Si l’on comprend bien le récit de la compagne de Rémi Fraisse, c’est vers 2h30 du matin qu’ils se sont dirigés vers des gendarmes mobiles.
La disparition de Rémi Fraisse est une tragédie et il y a eu une disproportion dramatique, volontaire ou accidentelle, entre l’usage de cette grenade offensive et le comportement de Rémi Fraisse tel qu’il est décrit par son amie, ses camarades et sa famille.
Ce type de conflit a de fortes chances de se répéter et faire de malheureux éleveurs hier dans les Pyrénées, de petits agriculteurs ici dans le Tarn, demain ailleurs des ennemis publics, éreintés, calomniés, dont la disparition est encore plus rapide que celle des espèces menacées est tout à fait scandaleux.
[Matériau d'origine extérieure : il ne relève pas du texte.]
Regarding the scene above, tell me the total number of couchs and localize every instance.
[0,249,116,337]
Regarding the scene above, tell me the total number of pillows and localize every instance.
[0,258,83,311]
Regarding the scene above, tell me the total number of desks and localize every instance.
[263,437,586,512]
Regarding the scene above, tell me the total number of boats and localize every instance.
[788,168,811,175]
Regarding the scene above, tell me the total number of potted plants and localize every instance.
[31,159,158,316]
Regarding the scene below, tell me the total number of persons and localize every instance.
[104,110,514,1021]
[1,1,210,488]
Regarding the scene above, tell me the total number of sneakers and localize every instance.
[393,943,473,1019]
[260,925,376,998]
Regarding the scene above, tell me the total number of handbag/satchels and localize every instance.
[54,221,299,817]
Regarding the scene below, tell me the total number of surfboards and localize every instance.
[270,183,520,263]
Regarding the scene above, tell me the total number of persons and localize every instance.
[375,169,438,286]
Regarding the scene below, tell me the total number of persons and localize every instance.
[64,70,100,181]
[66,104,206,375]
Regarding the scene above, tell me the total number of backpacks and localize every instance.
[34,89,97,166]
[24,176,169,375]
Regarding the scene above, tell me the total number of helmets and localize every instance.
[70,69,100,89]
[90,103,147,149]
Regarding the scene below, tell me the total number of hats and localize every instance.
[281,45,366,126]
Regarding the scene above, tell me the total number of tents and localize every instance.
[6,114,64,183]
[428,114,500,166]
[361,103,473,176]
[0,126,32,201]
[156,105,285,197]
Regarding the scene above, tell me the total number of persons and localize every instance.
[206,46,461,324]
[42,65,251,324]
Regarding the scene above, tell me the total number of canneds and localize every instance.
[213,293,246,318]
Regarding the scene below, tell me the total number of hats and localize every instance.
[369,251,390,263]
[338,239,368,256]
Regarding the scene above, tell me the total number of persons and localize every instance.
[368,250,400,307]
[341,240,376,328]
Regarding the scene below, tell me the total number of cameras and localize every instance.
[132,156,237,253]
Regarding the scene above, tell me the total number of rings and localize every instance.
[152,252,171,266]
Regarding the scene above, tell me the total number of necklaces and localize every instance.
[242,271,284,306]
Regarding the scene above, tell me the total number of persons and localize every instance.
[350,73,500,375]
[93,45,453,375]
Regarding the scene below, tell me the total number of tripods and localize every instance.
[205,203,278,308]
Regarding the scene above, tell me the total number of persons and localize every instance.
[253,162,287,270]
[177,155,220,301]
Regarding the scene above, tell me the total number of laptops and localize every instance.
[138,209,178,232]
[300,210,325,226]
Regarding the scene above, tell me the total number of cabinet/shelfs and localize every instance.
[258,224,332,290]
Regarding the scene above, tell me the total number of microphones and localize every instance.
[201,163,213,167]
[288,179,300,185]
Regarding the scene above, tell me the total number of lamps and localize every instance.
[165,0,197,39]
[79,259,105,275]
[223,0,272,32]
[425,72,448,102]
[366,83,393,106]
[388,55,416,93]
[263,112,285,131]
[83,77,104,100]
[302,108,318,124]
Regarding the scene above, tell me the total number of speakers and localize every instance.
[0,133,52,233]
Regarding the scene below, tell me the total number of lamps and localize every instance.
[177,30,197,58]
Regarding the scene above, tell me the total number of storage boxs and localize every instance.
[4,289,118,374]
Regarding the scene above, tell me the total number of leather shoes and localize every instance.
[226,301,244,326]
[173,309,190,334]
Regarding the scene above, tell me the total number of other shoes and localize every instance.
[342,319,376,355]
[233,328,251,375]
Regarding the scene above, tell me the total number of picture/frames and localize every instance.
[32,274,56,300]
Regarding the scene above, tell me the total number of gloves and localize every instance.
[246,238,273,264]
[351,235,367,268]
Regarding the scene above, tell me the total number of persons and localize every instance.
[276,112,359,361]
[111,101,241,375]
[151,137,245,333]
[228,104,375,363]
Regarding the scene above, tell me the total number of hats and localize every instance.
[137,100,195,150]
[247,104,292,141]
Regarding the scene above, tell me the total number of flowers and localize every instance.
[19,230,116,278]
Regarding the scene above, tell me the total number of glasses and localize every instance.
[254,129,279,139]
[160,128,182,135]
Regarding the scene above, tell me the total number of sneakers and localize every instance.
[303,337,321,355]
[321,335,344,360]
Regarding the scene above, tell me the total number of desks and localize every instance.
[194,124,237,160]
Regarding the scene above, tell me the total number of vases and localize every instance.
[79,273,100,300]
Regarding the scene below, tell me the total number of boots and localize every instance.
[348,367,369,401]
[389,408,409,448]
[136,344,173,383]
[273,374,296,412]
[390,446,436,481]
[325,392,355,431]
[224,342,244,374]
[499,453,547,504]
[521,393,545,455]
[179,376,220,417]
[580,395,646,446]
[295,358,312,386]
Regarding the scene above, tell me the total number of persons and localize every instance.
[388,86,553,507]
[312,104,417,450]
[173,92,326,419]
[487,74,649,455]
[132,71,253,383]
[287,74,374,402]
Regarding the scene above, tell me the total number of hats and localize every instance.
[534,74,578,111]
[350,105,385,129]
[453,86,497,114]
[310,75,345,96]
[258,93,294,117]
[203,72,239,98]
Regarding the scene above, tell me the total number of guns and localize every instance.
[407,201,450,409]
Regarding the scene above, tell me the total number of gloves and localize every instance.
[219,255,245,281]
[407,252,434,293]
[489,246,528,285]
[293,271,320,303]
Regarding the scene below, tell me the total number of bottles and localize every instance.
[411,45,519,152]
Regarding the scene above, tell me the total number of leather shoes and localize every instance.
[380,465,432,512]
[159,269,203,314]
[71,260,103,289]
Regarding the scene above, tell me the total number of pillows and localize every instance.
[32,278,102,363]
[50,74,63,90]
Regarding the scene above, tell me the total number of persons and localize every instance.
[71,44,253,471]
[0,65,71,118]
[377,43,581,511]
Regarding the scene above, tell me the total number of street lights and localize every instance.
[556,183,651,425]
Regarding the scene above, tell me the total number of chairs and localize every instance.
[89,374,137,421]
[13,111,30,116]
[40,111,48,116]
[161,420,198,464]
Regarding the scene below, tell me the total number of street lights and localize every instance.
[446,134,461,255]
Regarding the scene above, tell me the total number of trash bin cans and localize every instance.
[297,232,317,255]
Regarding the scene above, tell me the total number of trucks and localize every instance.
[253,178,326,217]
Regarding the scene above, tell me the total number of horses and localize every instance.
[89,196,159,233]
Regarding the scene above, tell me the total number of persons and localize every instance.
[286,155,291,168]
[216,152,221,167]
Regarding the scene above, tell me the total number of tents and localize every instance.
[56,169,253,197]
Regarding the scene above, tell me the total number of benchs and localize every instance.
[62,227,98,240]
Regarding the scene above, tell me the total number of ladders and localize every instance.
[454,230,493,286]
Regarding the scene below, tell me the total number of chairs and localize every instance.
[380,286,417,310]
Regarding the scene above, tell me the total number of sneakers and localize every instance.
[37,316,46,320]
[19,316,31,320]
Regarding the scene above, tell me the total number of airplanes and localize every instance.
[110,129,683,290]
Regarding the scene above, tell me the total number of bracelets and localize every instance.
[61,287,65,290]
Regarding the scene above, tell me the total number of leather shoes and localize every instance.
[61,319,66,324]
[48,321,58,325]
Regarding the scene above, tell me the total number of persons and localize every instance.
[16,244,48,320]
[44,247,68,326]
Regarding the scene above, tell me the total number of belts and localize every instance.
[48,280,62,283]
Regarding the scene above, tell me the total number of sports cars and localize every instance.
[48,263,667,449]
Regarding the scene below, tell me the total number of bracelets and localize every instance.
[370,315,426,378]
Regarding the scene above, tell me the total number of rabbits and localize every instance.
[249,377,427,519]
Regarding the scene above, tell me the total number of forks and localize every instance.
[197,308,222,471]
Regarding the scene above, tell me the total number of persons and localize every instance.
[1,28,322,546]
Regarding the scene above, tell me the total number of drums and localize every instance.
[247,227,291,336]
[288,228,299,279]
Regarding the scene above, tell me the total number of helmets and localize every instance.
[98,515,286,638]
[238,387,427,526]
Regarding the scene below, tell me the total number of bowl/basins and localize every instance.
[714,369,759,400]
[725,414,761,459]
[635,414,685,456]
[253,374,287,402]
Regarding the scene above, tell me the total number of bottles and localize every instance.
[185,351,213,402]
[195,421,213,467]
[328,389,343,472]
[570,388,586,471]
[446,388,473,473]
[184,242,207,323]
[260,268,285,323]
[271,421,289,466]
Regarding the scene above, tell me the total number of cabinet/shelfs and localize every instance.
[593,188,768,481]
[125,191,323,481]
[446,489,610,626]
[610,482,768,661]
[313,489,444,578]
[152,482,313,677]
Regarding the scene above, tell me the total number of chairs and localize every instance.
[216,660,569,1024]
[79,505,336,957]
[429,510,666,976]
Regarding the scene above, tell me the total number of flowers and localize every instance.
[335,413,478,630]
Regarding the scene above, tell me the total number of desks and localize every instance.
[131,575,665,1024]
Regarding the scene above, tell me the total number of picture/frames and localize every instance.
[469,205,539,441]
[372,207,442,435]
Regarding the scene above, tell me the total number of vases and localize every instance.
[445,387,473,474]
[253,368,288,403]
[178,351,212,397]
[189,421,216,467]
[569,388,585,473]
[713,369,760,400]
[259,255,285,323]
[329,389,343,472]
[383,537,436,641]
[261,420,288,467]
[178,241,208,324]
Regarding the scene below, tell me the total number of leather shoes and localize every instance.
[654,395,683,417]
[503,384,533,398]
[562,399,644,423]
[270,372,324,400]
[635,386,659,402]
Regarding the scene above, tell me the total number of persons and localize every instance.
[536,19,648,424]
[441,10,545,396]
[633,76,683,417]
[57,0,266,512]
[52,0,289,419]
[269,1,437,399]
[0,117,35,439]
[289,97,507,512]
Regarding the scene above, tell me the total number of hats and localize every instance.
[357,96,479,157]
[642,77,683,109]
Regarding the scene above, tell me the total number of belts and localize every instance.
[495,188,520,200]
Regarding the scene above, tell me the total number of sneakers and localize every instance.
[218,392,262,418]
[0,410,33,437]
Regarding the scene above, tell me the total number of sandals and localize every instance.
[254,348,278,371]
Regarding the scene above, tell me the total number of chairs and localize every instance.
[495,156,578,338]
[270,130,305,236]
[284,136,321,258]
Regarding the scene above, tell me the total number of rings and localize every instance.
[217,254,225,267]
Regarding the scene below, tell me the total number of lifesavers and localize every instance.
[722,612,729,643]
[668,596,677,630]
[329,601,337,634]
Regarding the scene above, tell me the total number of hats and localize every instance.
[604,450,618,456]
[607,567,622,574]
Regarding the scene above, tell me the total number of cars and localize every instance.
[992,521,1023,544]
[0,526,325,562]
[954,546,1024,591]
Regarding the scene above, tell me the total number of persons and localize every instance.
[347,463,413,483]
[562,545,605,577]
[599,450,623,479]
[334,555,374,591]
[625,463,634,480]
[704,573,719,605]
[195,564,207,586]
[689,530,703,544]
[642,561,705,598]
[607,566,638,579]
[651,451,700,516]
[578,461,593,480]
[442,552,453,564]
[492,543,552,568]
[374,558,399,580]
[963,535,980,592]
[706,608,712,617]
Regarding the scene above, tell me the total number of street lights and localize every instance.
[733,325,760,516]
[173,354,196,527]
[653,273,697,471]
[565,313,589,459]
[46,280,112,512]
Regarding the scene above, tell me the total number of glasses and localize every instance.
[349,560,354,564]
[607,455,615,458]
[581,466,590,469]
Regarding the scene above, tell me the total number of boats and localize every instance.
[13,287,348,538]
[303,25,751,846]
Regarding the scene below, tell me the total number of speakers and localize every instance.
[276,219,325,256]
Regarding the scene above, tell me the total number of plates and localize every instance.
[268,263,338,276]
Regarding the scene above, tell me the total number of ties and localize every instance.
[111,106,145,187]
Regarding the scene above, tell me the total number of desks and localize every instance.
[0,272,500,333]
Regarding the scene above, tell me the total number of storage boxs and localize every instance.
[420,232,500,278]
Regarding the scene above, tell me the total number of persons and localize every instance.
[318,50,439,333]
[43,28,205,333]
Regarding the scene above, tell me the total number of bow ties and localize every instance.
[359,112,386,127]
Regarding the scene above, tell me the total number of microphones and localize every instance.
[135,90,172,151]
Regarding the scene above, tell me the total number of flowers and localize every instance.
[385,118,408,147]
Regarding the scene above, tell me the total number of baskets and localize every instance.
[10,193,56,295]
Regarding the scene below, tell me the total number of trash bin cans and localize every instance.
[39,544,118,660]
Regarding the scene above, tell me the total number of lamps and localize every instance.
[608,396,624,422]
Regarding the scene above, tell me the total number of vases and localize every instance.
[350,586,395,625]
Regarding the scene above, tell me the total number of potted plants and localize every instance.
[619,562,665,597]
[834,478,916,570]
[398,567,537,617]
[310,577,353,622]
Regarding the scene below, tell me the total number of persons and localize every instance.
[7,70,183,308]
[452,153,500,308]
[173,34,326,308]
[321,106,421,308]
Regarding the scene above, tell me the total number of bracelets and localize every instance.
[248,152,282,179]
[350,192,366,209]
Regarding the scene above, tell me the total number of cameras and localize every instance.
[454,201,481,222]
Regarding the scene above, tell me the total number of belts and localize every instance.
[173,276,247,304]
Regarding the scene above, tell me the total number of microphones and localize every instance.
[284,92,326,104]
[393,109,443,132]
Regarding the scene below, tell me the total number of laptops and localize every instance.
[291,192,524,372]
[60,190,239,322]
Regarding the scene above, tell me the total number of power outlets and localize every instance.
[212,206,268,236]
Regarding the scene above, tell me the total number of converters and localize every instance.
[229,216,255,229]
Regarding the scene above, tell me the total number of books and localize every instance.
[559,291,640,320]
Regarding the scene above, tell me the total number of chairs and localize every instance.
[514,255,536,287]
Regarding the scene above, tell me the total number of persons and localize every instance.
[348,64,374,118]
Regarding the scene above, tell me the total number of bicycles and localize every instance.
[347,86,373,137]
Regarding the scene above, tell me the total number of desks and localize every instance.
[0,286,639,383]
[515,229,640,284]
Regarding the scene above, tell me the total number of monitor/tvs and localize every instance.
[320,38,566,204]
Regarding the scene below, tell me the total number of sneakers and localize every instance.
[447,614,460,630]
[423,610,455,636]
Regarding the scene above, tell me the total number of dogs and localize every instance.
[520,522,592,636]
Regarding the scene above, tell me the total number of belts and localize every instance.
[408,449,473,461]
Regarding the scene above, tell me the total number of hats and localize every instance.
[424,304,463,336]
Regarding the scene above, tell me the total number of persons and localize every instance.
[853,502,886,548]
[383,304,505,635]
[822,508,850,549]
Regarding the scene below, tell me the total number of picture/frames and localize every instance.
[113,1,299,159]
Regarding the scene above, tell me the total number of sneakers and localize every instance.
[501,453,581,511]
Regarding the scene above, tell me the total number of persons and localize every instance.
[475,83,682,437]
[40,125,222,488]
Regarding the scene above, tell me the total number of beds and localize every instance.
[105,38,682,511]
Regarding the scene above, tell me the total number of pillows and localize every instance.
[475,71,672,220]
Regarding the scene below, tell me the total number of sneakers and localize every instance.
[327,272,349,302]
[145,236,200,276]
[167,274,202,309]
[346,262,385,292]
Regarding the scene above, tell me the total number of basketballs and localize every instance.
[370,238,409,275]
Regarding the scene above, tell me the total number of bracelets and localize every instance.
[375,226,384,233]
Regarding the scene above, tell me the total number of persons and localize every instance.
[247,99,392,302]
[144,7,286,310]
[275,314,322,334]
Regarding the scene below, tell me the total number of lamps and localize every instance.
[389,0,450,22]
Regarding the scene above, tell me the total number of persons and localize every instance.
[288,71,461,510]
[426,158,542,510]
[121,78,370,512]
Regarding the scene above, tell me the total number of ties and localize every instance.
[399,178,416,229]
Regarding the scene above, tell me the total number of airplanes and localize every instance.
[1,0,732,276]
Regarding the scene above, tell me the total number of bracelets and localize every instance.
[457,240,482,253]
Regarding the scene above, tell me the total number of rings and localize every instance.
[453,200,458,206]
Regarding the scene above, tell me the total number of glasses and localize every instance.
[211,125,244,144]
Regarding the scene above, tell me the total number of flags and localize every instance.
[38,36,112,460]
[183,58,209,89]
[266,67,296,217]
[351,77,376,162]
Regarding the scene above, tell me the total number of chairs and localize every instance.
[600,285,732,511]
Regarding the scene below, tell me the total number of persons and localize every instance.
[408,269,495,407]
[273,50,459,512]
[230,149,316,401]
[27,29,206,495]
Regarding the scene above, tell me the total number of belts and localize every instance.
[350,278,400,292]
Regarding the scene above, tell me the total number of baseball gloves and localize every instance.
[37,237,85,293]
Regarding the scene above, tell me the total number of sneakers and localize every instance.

Ceci n’exonère pas les gouvernements de leurs responsabilités, les procédures prévues par les décrets de décembre 2011 sont manifestement inadaptées pour permettre une confrontation démocratique des points de vue. Les délais de l’enquête publique sont trop courts, les avis des experts ne sont pas communiqués de façon satisfaisante. Finalement des référendums d’initiatives populaires d’ampleur variables pourraient être mis en place pour savoir au moins ce qu’en pensent les intéressés.
Face aux brutes
Démocratie bourgeoise
De quelle démocratie parle-t-on, de celle qui donne autant de richesses à 65 familles qu’à 3,5 milliards de personnes dans le monde ? En France c’est un peu moins bien pour la bourgeoisie, 10% des Français, les actionnaires, empochent seulement 40% du PIB (et ça ne tient pas compte des salaires pharaoniques des dirigeants qui sont les principaux actionnaires), mais bon, ça vient s’ajouter à une accumulation de richesses particulièrement abondantes.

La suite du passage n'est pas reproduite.